### INFORMATION
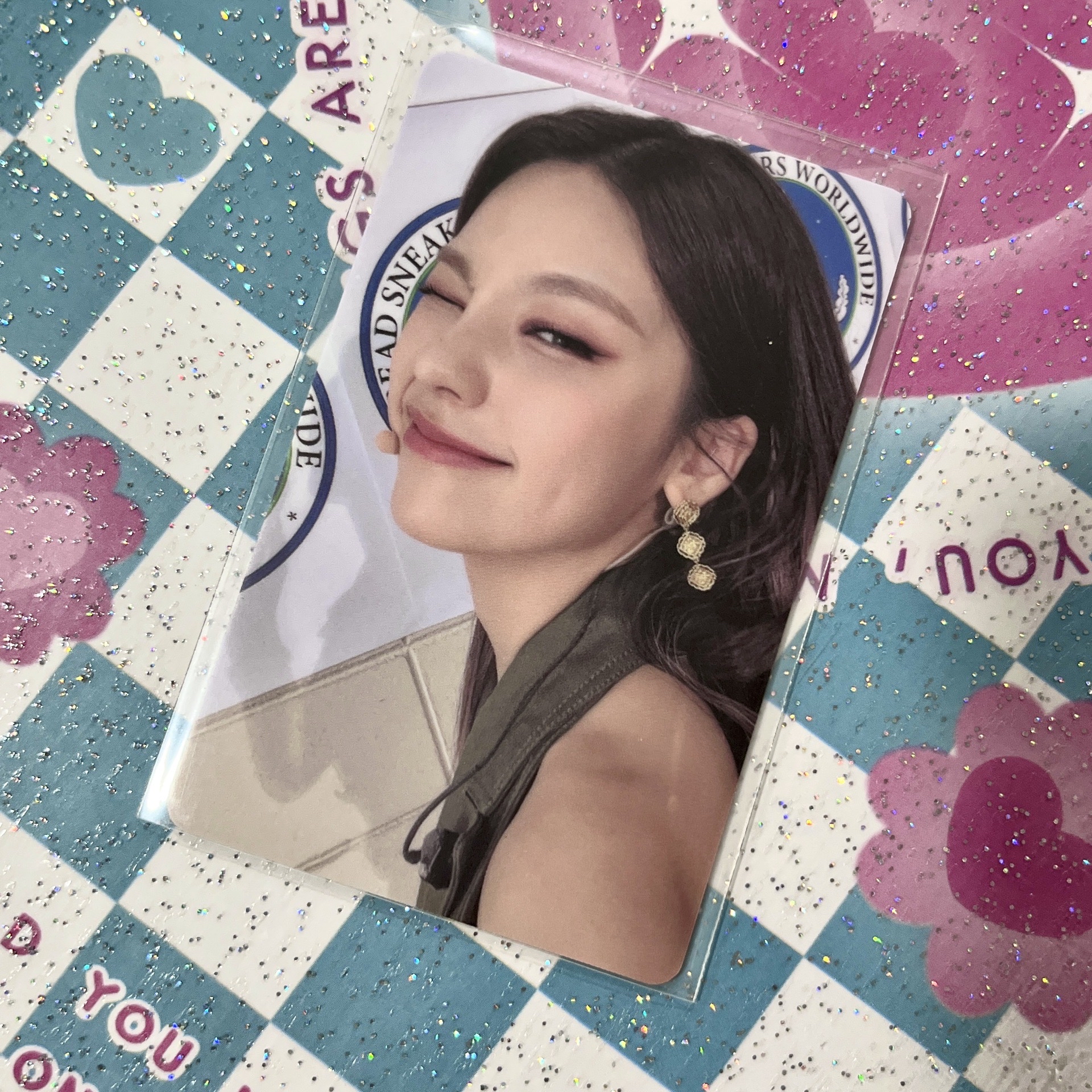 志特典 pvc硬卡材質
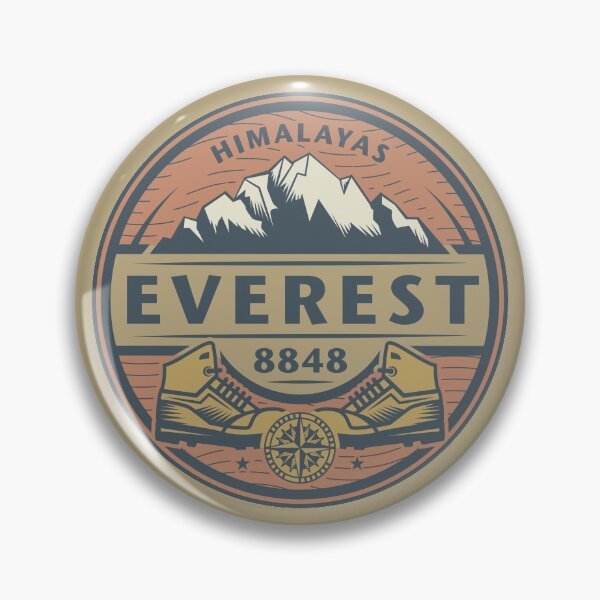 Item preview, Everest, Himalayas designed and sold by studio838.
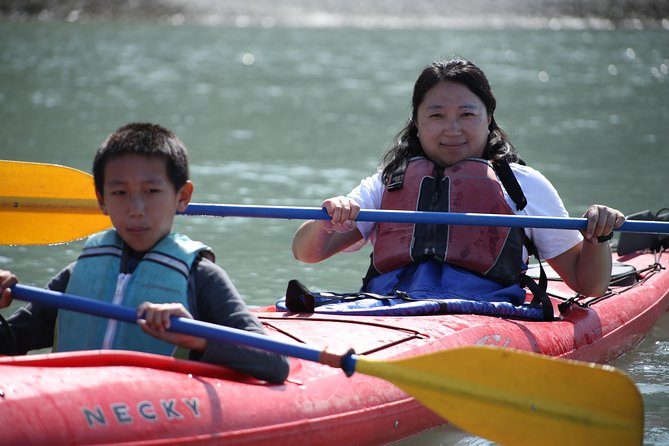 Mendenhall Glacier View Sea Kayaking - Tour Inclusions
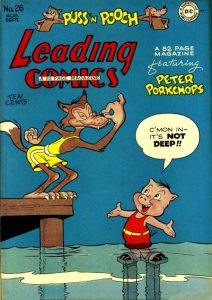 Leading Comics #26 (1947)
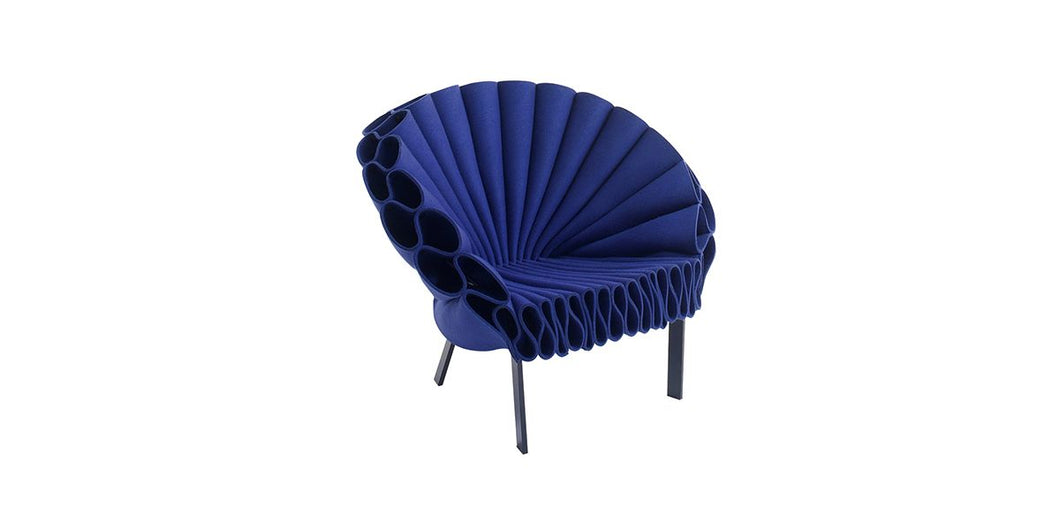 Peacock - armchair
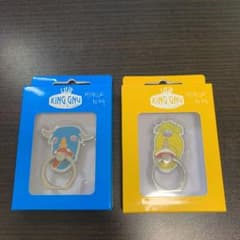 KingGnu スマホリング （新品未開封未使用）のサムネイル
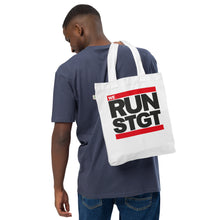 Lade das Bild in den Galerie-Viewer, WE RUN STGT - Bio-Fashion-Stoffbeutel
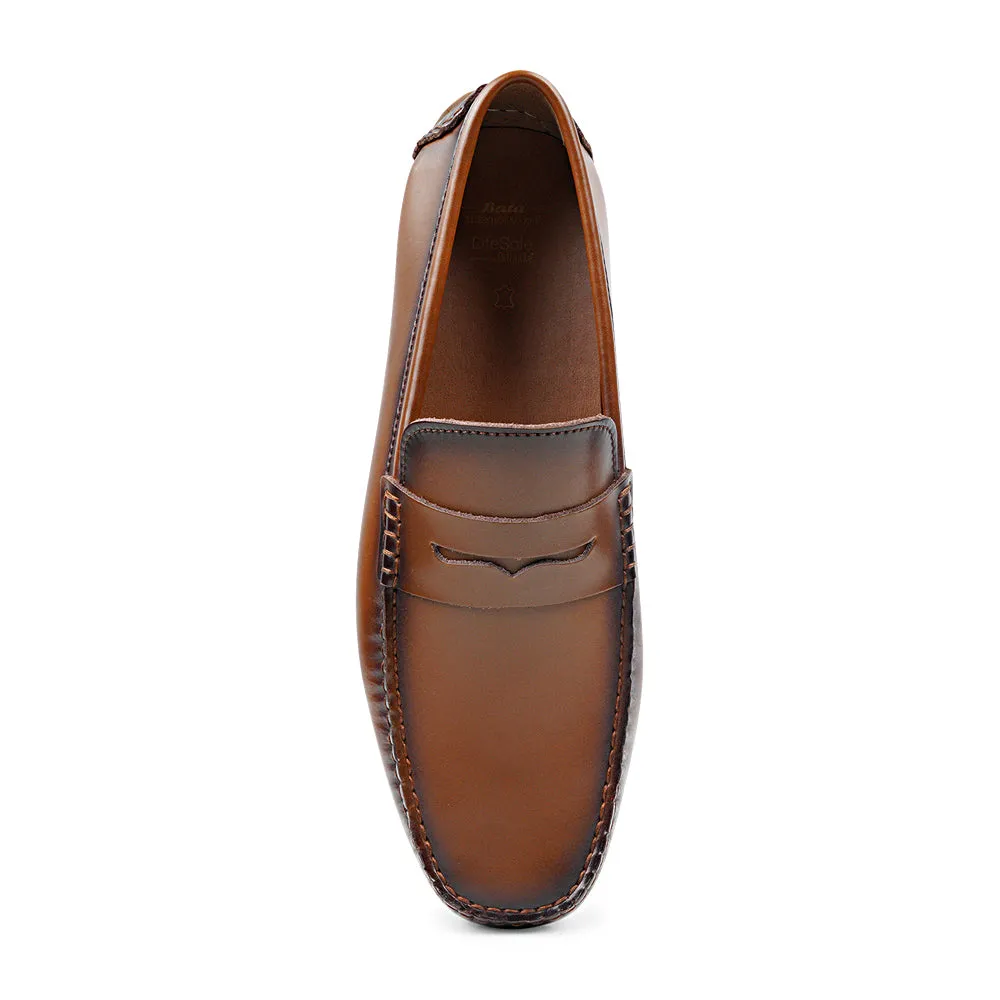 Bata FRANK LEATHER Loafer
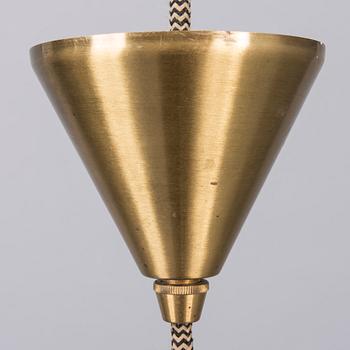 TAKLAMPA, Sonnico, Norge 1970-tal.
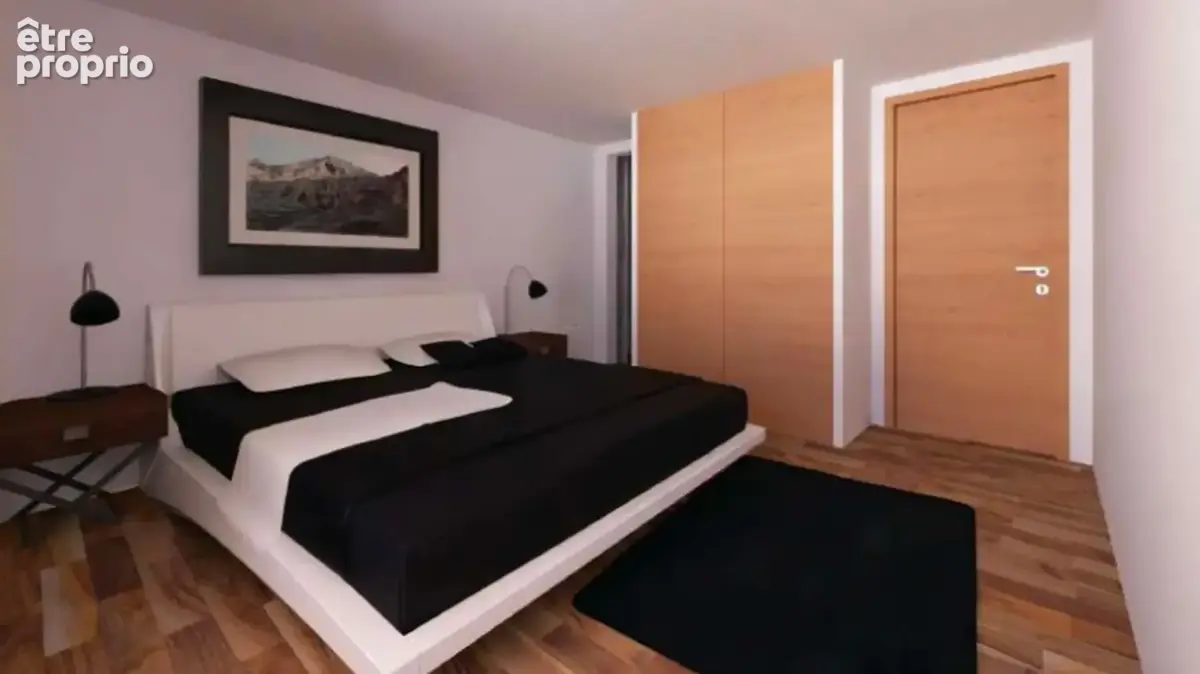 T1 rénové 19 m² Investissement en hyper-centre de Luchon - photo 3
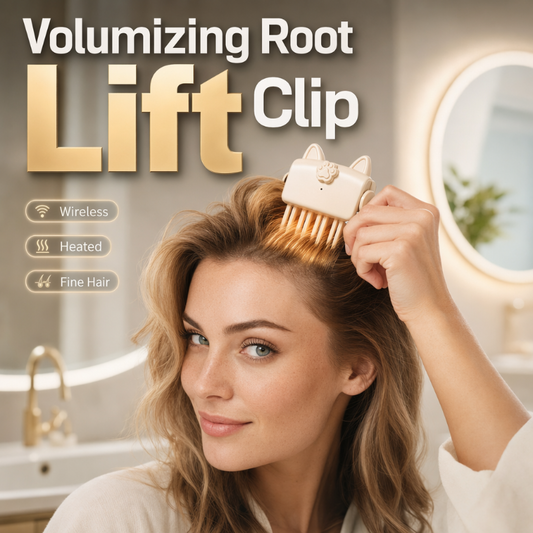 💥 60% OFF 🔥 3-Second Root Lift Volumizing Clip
######
- _ACTIVITY_:
Everything in the material above must be repeated exactly, apart from its pictures.

- _REPLY TO THE TASK_:
 志特典 pvc硬卡材質
 Item preview, Everest, Himalayas designed and sold by studio838.
 Mendenhall Glacier View Sea Kayaking - Tour Inclusions
 Leading Comics #26 (1947)
 Peacock - armchair
 KingGnu スマホリング （新品未開封未使用）のサムネイル
 Lade das Bild in den Galerie-Viewer, WE RUN STGT - Bio-Fashion-Stoffbeutel
 Bata FRANK LEATHER Loafer
 TAKLAMPA, Sonnico, Norge 1970-tal.
 T1 rénové 19 m² Investissement en hyper-centre de Luchon - photo 3
 💥 60% OFF 🔥 3-Second Root Lift Volumizing Clip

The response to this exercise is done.